'''

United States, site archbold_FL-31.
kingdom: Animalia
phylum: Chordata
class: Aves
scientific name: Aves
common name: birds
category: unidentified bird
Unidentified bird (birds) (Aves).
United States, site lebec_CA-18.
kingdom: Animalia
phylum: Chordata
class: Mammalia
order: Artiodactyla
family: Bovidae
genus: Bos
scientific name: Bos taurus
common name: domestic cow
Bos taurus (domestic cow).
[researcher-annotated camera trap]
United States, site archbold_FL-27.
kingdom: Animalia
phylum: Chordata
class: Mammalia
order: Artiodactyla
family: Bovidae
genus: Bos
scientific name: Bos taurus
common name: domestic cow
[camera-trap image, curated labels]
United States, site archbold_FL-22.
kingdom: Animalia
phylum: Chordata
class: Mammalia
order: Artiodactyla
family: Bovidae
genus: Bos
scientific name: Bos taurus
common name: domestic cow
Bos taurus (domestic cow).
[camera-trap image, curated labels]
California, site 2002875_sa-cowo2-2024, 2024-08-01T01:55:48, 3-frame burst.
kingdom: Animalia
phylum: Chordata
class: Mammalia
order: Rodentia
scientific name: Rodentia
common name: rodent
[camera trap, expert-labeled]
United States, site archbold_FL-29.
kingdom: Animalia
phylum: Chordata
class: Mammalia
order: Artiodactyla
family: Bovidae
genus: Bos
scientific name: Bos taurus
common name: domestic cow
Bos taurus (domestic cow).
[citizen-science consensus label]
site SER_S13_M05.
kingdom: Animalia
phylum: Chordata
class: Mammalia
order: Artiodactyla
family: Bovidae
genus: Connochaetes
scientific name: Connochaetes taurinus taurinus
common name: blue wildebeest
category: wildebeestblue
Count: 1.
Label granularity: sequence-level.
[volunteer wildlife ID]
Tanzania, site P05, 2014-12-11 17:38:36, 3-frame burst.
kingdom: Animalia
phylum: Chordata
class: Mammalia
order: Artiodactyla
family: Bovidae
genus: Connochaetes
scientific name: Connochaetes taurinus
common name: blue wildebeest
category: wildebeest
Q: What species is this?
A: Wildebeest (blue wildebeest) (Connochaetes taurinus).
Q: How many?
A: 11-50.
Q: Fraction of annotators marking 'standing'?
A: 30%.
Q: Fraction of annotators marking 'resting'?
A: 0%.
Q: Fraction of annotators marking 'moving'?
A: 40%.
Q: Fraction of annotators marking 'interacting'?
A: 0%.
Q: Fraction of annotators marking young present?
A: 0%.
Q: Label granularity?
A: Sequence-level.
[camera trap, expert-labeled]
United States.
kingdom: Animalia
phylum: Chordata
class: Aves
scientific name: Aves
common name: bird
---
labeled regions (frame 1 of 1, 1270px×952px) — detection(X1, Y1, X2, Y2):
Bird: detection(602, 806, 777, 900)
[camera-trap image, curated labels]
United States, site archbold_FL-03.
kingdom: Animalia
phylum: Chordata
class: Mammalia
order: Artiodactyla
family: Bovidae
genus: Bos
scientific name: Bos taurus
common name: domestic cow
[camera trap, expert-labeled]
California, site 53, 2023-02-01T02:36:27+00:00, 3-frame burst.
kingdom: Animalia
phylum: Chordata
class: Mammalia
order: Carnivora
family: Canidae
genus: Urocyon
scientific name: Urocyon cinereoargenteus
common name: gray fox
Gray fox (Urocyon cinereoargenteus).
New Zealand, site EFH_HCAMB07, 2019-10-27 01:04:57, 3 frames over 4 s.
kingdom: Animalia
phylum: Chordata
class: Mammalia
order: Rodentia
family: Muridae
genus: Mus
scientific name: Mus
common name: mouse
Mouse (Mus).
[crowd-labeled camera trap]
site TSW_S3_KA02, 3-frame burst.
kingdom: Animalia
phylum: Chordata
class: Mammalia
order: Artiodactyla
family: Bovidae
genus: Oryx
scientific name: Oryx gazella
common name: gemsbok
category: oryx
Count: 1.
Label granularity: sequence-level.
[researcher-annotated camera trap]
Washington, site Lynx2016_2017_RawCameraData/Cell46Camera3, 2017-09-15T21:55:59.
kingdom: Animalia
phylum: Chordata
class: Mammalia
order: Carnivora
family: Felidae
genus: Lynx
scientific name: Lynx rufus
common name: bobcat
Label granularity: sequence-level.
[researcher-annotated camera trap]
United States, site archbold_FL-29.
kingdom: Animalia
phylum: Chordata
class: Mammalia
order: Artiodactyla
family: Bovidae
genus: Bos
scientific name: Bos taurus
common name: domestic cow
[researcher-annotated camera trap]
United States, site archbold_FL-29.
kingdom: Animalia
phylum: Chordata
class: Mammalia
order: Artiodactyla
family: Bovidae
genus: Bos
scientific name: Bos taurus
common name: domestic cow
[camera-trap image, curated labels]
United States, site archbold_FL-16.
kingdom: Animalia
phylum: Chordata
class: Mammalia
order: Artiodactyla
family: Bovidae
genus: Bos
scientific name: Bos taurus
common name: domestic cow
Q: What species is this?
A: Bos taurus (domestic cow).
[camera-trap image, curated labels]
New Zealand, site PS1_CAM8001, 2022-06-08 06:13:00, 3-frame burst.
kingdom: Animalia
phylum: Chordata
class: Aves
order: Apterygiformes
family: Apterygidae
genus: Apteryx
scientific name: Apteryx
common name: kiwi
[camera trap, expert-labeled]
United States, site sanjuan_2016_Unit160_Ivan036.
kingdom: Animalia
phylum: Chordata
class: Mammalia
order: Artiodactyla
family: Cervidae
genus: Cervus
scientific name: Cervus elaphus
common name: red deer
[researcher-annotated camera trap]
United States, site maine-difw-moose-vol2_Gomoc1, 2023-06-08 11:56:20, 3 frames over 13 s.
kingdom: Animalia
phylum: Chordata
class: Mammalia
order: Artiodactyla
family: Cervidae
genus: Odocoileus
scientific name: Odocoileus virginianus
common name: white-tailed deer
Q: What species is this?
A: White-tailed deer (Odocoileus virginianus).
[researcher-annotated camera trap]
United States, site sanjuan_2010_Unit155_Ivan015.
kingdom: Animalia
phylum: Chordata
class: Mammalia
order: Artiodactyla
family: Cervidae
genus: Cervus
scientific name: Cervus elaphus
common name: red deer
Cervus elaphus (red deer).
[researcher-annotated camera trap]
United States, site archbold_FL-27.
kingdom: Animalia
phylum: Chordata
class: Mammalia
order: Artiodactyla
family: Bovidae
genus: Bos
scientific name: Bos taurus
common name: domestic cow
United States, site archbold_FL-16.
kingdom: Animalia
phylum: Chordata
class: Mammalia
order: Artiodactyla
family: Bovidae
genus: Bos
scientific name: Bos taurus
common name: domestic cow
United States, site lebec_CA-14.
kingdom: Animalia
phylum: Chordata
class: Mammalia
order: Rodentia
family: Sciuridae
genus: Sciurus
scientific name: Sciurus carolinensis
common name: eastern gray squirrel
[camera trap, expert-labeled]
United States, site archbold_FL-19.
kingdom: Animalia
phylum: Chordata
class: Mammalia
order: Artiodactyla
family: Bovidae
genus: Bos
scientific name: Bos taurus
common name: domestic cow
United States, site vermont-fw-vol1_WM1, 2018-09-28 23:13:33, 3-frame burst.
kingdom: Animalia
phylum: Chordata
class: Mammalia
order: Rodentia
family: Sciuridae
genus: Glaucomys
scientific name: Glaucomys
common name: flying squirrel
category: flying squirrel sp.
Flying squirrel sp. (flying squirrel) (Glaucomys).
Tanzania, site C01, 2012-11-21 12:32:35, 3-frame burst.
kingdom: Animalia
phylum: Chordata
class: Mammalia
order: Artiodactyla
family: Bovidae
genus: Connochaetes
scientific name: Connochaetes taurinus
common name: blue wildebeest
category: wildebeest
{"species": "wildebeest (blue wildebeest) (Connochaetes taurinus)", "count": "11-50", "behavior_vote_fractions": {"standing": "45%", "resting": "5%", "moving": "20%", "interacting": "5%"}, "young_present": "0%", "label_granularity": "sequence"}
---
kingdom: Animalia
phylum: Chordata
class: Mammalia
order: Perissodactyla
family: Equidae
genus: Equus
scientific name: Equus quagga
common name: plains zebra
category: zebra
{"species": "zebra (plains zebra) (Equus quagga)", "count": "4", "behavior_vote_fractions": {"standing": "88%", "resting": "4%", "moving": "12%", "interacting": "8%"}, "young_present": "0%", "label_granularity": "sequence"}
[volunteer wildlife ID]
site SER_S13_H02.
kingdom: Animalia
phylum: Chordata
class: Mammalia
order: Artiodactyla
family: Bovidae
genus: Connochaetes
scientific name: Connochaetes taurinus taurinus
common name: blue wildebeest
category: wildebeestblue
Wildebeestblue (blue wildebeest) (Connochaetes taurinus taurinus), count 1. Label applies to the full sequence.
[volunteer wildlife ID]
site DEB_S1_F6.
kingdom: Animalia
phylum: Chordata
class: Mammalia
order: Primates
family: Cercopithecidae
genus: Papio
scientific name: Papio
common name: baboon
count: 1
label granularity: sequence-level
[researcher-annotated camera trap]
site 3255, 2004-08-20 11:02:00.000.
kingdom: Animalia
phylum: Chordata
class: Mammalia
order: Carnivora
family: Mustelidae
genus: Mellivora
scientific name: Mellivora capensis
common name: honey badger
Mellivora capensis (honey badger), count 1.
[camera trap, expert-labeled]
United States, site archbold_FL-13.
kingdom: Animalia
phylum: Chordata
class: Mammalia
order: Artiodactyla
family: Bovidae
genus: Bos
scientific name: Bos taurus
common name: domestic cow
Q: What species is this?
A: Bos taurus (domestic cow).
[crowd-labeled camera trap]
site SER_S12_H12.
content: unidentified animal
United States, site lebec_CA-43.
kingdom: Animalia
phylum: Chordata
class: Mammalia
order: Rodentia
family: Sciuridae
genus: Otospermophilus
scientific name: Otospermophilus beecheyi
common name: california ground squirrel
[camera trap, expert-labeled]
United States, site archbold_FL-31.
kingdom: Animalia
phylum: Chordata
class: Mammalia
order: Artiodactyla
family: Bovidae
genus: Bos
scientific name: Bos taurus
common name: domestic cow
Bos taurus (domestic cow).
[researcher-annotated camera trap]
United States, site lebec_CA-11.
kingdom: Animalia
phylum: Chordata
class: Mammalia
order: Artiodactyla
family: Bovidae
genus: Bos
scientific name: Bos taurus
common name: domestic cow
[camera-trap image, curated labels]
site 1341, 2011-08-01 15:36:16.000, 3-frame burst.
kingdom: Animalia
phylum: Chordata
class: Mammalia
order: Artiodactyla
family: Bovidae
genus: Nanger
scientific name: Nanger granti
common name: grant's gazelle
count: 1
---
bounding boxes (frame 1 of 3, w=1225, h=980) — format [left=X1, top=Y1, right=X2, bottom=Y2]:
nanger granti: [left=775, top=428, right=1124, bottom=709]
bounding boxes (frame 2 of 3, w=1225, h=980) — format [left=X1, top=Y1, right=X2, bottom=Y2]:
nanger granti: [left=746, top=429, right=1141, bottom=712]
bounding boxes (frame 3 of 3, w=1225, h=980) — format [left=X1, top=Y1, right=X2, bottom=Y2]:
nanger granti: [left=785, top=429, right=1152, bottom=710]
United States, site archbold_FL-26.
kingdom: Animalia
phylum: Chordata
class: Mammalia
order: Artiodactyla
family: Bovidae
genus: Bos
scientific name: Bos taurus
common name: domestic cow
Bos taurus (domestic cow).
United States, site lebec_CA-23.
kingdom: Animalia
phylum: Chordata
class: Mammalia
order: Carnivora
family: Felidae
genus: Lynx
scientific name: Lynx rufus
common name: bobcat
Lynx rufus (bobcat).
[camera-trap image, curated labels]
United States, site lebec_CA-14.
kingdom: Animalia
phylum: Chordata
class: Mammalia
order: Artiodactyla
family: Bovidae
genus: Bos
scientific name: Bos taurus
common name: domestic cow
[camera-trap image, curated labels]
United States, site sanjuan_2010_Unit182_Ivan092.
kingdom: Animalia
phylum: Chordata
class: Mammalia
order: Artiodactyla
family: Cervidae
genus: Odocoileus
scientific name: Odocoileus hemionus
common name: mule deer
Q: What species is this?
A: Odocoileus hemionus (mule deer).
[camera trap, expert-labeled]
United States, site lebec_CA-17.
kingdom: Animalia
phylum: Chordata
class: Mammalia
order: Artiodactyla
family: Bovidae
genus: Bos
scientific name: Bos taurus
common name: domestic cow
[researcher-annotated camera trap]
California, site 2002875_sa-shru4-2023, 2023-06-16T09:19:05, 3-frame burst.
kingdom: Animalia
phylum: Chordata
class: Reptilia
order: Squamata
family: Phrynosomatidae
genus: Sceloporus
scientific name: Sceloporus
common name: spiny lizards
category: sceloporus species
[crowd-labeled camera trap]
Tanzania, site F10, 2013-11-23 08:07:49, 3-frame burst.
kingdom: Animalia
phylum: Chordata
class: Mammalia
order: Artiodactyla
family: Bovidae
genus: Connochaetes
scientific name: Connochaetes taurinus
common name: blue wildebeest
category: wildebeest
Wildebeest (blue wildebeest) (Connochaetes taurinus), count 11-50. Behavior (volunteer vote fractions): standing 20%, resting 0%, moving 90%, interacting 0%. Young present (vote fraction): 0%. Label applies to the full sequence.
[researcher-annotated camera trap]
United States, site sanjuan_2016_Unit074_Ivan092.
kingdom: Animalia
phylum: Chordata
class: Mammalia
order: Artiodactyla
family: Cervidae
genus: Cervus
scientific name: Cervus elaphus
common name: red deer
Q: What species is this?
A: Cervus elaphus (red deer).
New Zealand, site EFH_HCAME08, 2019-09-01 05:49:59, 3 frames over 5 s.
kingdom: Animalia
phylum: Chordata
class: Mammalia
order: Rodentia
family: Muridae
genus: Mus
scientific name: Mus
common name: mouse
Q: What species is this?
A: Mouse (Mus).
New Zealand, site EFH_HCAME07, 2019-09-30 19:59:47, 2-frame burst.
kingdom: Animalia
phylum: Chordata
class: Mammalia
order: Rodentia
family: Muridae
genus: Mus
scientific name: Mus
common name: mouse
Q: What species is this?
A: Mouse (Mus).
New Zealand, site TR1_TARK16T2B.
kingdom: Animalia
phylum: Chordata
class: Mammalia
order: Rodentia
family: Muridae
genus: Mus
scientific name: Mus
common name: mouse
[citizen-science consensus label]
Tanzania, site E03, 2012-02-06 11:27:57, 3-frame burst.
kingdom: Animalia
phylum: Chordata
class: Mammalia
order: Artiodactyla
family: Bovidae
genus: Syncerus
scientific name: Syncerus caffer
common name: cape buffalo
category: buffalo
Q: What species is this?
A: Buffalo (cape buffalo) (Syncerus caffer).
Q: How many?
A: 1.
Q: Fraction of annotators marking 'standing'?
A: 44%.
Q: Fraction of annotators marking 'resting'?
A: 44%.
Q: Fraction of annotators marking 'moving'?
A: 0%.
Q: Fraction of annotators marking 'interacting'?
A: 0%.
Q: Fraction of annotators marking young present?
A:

'''

▶ **EXERCISE PROMPT**: A complete answer reproduces every line of the records in which the word "over" occurs.

▶ **RESULT FOR THIS TASK**:
New Zealand, site EFH_HCAMB07, 2019-10-27 01:04:57, 3 frames over 4 s.
United States, site maine-difw-moose-vol2_Gomoc1, 2023-06-08 11:56:20, 3 frames over 13 s.
New Zealand, site EFH_HCAME08, 2019-09-01 05:49:59, 3 frames over 5 s.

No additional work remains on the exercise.